**RECORDS SUPPLIED**
..............................

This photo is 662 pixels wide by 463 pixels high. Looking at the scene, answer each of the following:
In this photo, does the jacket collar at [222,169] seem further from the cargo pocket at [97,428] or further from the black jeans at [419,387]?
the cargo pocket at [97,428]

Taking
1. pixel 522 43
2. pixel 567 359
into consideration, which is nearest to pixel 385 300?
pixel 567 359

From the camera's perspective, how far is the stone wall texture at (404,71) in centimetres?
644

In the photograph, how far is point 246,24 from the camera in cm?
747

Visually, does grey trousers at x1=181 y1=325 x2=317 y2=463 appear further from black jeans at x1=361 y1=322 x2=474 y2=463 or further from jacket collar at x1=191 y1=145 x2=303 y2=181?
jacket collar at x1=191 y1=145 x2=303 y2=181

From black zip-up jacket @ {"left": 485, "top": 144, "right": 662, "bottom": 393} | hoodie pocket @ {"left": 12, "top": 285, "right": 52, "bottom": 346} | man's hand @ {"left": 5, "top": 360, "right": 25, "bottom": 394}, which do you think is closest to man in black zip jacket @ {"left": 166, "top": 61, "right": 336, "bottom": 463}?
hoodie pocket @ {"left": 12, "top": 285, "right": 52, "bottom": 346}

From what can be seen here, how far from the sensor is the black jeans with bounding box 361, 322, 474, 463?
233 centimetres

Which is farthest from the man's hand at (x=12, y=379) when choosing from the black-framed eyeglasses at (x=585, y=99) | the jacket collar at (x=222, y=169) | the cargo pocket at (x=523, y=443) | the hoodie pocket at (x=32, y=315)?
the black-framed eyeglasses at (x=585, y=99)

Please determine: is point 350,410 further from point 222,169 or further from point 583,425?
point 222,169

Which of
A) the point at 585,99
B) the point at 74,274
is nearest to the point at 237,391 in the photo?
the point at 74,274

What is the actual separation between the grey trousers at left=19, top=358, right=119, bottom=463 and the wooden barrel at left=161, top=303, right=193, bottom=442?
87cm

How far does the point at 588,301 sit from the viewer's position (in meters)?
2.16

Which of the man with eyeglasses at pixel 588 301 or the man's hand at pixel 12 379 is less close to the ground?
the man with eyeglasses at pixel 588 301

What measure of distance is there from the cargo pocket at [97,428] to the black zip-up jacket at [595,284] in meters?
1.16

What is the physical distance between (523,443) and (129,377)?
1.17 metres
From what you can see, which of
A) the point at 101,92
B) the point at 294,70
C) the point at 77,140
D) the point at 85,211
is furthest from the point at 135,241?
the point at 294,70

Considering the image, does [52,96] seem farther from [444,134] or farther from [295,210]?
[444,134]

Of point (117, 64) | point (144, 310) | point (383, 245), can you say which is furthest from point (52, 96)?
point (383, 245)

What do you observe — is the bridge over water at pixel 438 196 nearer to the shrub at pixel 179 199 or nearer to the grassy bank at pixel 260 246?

..............................

**JOB**
Reproduce all of the records above word for word, without any change.

**EXPECTED ANSWER**
This photo is 662 pixels wide by 463 pixels high. Looking at the scene, answer each of the following:
In this photo, does the jacket collar at [222,169] seem further from the cargo pocket at [97,428] or further from the black jeans at [419,387]?
the cargo pocket at [97,428]

Taking
1. pixel 522 43
2. pixel 567 359
into consideration, which is nearest to pixel 385 300?
pixel 567 359

From the camera's perspective, how far is the stone wall texture at (404,71) in centimetres?
644

In the photograph, how far is point 246,24 from the camera in cm?
747

Visually, does grey trousers at x1=181 y1=325 x2=317 y2=463 appear further from black jeans at x1=361 y1=322 x2=474 y2=463 or further from jacket collar at x1=191 y1=145 x2=303 y2=181?
jacket collar at x1=191 y1=145 x2=303 y2=181

From black zip-up jacket @ {"left": 485, "top": 144, "right": 662, "bottom": 393} | hoodie pocket @ {"left": 12, "top": 285, "right": 52, "bottom": 346} | man's hand @ {"left": 5, "top": 360, "right": 25, "bottom": 394}, which do you think is closest to man in black zip jacket @ {"left": 166, "top": 61, "right": 336, "bottom": 463}?
hoodie pocket @ {"left": 12, "top": 285, "right": 52, "bottom": 346}

From what can be seen here, how far from the sensor is the black jeans with bounding box 361, 322, 474, 463?
233 centimetres

Which is farthest from the man's hand at (x=12, y=379) when choosing from the black-framed eyeglasses at (x=585, y=99) | the jacket collar at (x=222, y=169) | the cargo pocket at (x=523, y=443) | the hoodie pocket at (x=32, y=315)?
the black-framed eyeglasses at (x=585, y=99)

Please determine: is point 350,410 further from point 222,169 or further from point 583,425?
point 222,169

Which of
A) the point at 585,99
B) the point at 74,274
is nearest to the point at 237,391 in the photo?
the point at 74,274

What is the actual separation between the grey trousers at left=19, top=358, right=119, bottom=463 and the wooden barrel at left=161, top=303, right=193, bottom=442?
87cm

How far does the point at 588,301 sit from the viewer's position (in meters)?
2.16

Which of the man with eyeglasses at pixel 588 301 or the man's hand at pixel 12 379 is less close to the ground?
the man with eyeglasses at pixel 588 301

What measure of distance is there from the cargo pocket at [97,428] to the black zip-up jacket at [595,284] in meters?
1.16

What is the physical distance between (523,443) and (129,377)?
1.17 metres
From what you can see, which of
A) the point at 101,92
B) the point at 294,70
C) the point at 77,140
D) the point at 85,211
is furthest from the point at 135,241?
the point at 294,70

Considering the image, does [52,96] seem farther from [444,134] or farther from [295,210]?
[444,134]

Of point (117, 64) | point (144, 310) | point (383, 245), can you say which is furthest from point (52, 96)?
point (383, 245)

What do you observe — is the bridge over water at pixel 438 196 nearer to the shrub at pixel 179 199 or nearer to the grassy bank at pixel 260 246?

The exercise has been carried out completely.